I, too, he said, have heard the story.
So have we, and this was already an old sort of story by the time Plato told it. He has made it seem more real by telling a local, recent version, but he would have known the mythic one quite well: for in the story of Perseus, the king and his court, who had sent the hero for the head of Gorgon Medusa, had to look when he took the disfigured thing from his bag, and were turned into stone. What goes for seeing also goes for imagining we are seeing. We do a lot of such imagining, and many of the books, news pictures, films and television images we enjoy are designed to stimulate this. By this means we are often drawn to see things in imagination which we say we would not wish actually to see. There exist for this purpose whole industries of Medusa media.
It seems reasonable to explain the point and workings of such media by the word ‘realism’. Catastrophe, atrocity, difficulty need to be known as they really are, and such images help us to know them by making us imagine that we see them. Where reality is shocking, realism of representation may entail shock. Realistic devices such as perspective, highlight, colour and motion are sometimes seen simply as devices for letting reality come through into the picture. But we know by now that the situation is not so simple. That a camera is present, that it is so placed, with this focus and field, and how the result is edited – these are factors not entirely dictated by the events themselves, and all these variables may be controlled for effect. There can be art in this, and Michael Fried argues that within Western painting there is a special tradition of realism, stemming at least from Caravaggio (who, he reminds us, painted a Medusa). In such pictures it is not that a shocking effect is due to reality being let in through pictorial devices, but rather that the manipulation of devices unsettles our sense of being safe in front of what is just a picture.
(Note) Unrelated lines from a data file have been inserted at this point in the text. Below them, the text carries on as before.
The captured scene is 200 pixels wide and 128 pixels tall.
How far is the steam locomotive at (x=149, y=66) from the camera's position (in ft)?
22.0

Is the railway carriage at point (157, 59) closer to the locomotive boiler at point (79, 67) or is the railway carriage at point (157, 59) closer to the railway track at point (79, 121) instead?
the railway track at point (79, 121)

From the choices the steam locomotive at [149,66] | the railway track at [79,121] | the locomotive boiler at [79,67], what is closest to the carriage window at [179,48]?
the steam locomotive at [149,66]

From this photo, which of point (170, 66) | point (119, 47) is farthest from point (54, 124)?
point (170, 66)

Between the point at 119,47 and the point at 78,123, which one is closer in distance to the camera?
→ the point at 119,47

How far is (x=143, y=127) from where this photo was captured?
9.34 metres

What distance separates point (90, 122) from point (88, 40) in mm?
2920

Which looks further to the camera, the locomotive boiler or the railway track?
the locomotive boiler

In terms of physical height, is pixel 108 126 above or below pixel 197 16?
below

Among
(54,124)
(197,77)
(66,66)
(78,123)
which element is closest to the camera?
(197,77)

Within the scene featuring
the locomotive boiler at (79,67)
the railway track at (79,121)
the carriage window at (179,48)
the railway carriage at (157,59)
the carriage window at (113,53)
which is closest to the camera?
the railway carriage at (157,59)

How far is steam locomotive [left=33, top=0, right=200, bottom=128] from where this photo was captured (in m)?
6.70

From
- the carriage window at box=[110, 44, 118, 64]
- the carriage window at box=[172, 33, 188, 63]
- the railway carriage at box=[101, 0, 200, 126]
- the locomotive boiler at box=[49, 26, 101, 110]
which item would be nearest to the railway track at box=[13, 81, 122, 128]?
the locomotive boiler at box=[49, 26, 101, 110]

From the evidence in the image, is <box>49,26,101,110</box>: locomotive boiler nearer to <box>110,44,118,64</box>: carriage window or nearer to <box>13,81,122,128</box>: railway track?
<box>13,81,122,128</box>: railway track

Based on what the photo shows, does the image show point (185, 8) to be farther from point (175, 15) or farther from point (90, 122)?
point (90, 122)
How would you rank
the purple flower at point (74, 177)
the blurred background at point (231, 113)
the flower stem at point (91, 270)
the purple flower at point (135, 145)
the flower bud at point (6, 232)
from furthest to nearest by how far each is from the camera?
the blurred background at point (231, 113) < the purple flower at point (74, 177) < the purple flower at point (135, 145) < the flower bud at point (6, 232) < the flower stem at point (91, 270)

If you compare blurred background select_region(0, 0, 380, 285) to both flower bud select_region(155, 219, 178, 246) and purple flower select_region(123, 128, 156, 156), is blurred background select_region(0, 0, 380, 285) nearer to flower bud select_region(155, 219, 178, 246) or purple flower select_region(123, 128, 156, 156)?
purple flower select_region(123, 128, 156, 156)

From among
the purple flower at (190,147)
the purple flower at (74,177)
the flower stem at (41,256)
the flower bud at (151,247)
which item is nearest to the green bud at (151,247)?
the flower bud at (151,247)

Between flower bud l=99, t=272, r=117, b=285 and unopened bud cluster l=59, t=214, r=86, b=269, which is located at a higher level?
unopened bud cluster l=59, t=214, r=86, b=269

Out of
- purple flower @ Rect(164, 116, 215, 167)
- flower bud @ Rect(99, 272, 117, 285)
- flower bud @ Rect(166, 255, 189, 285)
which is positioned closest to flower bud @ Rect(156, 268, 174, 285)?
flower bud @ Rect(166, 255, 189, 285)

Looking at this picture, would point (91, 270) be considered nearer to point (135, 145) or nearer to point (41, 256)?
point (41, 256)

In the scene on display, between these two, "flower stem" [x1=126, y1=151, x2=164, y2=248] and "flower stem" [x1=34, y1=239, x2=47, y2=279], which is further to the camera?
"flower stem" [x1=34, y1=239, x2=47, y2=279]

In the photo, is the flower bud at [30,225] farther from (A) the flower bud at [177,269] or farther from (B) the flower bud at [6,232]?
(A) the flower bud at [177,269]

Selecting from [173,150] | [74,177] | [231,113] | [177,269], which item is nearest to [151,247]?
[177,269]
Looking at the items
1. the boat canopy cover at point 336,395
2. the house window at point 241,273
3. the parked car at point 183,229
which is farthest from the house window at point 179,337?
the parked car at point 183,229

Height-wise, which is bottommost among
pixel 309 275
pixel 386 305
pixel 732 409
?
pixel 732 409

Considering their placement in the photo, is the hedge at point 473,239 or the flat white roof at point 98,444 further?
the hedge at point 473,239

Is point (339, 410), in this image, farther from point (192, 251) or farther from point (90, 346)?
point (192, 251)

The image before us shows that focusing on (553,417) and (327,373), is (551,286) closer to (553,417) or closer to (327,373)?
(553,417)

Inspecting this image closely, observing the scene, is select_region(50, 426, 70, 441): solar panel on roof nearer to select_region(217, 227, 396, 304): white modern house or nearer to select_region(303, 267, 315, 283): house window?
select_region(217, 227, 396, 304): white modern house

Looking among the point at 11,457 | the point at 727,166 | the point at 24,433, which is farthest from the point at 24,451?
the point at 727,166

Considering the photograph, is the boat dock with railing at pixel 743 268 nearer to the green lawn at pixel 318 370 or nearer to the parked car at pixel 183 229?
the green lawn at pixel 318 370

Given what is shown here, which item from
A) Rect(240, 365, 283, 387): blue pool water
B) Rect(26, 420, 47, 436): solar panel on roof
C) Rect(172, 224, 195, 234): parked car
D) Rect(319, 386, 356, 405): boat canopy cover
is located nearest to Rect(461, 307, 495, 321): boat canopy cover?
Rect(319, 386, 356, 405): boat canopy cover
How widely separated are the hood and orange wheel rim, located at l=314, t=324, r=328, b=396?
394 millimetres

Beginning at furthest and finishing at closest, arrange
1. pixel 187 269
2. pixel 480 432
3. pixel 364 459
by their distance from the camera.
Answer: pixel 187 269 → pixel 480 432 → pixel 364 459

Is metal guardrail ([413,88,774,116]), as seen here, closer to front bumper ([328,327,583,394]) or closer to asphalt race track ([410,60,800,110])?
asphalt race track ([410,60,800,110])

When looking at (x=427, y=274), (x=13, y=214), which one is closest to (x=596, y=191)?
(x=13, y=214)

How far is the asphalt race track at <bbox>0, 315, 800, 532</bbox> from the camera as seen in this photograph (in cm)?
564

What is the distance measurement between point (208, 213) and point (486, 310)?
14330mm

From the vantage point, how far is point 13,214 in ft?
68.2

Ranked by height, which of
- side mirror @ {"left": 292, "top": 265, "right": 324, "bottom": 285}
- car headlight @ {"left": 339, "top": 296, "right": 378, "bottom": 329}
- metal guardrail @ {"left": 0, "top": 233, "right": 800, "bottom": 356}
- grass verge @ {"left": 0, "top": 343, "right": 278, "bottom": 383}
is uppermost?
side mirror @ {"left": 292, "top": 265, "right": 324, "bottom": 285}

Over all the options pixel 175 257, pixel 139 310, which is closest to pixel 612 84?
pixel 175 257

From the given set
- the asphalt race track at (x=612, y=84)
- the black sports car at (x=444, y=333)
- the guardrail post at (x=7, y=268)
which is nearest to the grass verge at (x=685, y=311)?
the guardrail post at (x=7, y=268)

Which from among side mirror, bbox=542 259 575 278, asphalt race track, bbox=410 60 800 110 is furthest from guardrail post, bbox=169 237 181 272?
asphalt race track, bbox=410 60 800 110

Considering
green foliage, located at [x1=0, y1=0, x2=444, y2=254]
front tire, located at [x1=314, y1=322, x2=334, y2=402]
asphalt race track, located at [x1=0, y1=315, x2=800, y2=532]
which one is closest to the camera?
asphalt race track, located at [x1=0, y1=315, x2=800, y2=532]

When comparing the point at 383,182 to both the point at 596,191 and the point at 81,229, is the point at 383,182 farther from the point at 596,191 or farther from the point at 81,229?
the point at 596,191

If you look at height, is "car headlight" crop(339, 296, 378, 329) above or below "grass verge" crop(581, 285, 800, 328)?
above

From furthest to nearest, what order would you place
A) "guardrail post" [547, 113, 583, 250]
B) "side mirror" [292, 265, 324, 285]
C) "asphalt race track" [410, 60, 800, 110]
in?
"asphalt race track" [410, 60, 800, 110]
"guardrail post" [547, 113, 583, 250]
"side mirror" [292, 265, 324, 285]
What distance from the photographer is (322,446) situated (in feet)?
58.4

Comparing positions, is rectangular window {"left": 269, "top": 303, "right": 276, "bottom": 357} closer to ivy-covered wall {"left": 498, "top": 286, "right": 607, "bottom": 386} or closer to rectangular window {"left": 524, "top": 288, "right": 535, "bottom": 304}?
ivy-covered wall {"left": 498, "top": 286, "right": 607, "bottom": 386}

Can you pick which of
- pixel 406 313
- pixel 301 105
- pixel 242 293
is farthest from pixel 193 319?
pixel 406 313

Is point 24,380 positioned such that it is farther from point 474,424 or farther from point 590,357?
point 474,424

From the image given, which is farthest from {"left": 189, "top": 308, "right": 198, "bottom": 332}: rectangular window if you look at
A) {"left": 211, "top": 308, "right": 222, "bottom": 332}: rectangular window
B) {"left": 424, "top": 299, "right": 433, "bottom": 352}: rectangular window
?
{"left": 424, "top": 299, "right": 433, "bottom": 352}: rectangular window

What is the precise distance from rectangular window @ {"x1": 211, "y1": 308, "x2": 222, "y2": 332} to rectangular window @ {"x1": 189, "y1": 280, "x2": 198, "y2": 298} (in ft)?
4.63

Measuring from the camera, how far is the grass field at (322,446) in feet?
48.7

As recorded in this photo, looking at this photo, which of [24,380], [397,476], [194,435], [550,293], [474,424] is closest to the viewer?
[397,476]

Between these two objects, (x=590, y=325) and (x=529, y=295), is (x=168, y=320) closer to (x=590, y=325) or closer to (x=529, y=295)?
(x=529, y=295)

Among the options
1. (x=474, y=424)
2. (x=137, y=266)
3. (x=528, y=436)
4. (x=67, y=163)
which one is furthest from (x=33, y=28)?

Fried imagines ‘the definitive realist painting would be one that the viewer literally could not bear to look at,’ but that is ‘all but impossible, hence painful, to look away from’.
Just such a conflict, lying behind the realism of Thomas Eakins’s large portrait The Gross Clinic, forms the main topic of the first of the two essays which constitute Realism, Writing, Disfiguration. The picture was presented at Philadelphia in 1876, the year of the second Impressionist exhibition, which represented artists of a different sort of realism (a sort in which the Paris-trained American showed little interest). Eakins’s portrayal of a noted surgeon of the time shows him at work in an operating arena before a full audience, including the intently absorbed artist who was often present at such events. It would be obvious to remark that what gave offence then and disturbs still was not the operation shown (not at all a radical one) but the manner in which Eakins shows it. Here, as usual, no one is likely to find Mr Fried an obvious writer. Indeed, the sets of associations by which he pursues two explanations of precisely how this picture recovers Caravaggio’s lapsed ‘esthetic of implied affront to seeing’, one formal and one psychoanalytic, will have most readers grasping gratefully at anything that looks obvious.